If you’ve paid any attention to real estate in the past couple of years, then you’ve seen a lot of disruption in supply, demand, and pricing—as well as a lot of speculation about if (and when) another crash might occur.

The 2008 housing market crash had an echo effect throughout the American economy, with a lot of its impact still being felt today. Some of those impacts are good, including more transparency for buyers in the lending process and higher qualification requirements for optimal rates. However, we’ve also seen a stark decrease in access to home ownership, with many people wondering if another crash is in the cards.

So, is another housing marketing crash likely? Here’s what to know about housing crashes in the U.S., including why the next one might be further off than you think.

History of U.S. housing crashes

The housing market is inherently cyclical, and ebbs and flows are a natural part of that cycle. Throughout the years and decades we’ve seen a lot of predictable patterns as the market slows down, speeds up, and then slows down again. That being said, massive crashes on the scale of what happened in 2008 are quite rare, and most of the time the market bounces back from a downward swing without serious hardship.

There have been five major housing crashes in the United States, each of them preceded by a major historical event:

1837

– A housing crash followed The Great Panic, a period of financial turmoil when banks suspended payments and loans in response to larger economic declines in the country.

1873

– Falling stock prices once again tanked the housing market, which was eventually revived by lowering interest rates—a trend that lasted in some form until about the early 1900s.

1929

– The crash of Wall Street and the start of the Great Depression. Property values dropped significantly and banks greatly limited their lending practices, recovering only in the boom that happened after the second World War.

1974

– Another massive hit to the stock market and another subsequent housing crash. This crash was also preceded by record inflation, which sent home prices soaring and priced a lot of families out of the market.

2008

– Predatory lending practices resulted in people buying homes they couldn’t afford and eventually led to a bubble when many homeowners couldn’t make their loan payments. This started a nationwide recession that was in many ways equal in scope to the Great Depression.
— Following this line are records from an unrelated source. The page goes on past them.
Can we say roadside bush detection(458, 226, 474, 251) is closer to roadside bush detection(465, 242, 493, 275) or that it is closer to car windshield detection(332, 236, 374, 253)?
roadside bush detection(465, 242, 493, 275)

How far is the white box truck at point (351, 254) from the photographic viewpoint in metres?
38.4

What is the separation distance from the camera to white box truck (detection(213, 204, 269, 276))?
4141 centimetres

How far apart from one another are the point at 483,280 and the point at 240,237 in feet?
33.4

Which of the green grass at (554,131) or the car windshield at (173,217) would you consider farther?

This quick look back at housing crashes of the past is actually a reassurance of our ability to adapt to economic changes without widespread market destruction. And while there’s no denying the seriousness of the crashes that did occur, they’re surprisingly few and far between when considering how many ups and downs the U.S. economy—and the U.S. real estate market—has taken over the years.
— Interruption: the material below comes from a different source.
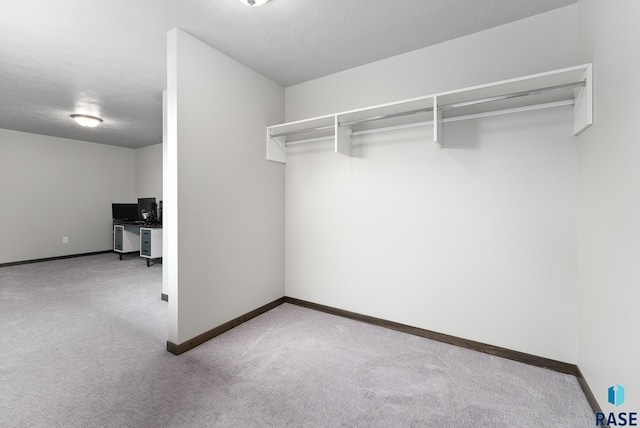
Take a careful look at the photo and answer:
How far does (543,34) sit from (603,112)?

Is another housing crash likely?

There’s no doubt that we’re in a unique economic period right now, but whether that will lead to a housing crash is very much up for debate.

Record low interest rates and regulatory abolishment of the lending practices that were partially responsible for what happened in 2008 mean that we’re in a much better place than we were in decades’ past. Also, many people have fled the cities due to covid-19 and the ability to work from home. They, along with many retirees, continue to buy land and houses in smaller cities or rural areas. Whether a housing crash is on the horizon isn’t clear yet, and a housing boom could be just as likely.